(Rows of spatial question data)
────────────────────

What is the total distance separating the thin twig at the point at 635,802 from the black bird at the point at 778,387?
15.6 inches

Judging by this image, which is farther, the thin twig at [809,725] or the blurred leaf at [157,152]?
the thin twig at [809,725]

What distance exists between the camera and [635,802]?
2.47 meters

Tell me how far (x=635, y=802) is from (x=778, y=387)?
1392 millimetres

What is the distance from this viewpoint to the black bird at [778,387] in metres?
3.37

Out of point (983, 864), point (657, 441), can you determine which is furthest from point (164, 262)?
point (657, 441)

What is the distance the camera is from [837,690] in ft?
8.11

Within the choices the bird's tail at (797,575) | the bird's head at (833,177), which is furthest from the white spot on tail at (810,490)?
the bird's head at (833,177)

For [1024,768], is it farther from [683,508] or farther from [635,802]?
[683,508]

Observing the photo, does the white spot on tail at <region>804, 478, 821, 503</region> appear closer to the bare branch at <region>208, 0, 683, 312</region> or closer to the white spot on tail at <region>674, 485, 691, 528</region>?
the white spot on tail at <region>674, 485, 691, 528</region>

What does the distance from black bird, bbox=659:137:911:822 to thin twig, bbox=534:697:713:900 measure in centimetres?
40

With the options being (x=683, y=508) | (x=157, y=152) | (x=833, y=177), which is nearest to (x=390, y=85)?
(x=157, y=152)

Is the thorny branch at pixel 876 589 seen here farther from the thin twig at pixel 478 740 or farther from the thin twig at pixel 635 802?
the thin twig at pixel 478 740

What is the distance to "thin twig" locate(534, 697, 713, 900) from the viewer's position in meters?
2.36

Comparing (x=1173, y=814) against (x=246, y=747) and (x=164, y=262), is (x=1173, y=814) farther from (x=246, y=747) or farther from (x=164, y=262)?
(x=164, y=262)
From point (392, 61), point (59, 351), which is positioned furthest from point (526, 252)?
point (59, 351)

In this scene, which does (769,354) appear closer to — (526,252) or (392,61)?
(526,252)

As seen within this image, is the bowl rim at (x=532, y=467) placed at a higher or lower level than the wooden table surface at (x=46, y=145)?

────────────────────

To do: Return the lines beginning at the one that contains "With the options" and continuing through the last line of the data, exactly as they stand and without any others.

Output for this exercise:
With the options being (x=683, y=508) | (x=157, y=152) | (x=833, y=177), which is nearest to (x=390, y=85)?
(x=157, y=152)

Is the thorny branch at pixel 876 589 seen here farther from the thin twig at pixel 478 740 or farther from the thin twig at pixel 635 802?
the thin twig at pixel 478 740

What is the distance to "thin twig" locate(534, 697, 713, 900) from the viewer's position in meters?
2.36

Comparing (x=1173, y=814) against (x=246, y=747) and (x=164, y=262), is (x=1173, y=814) farther from (x=246, y=747) or farther from (x=164, y=262)?
(x=164, y=262)
From point (392, 61), point (59, 351), which is positioned furthest from point (526, 252)?
point (59, 351)

In this scene, which does (769,354) appear closer to — (526,252) or (392,61)?
(526,252)

As seen within this image, is the bowl rim at (x=532, y=467) placed at a higher or lower level than the wooden table surface at (x=46, y=145)?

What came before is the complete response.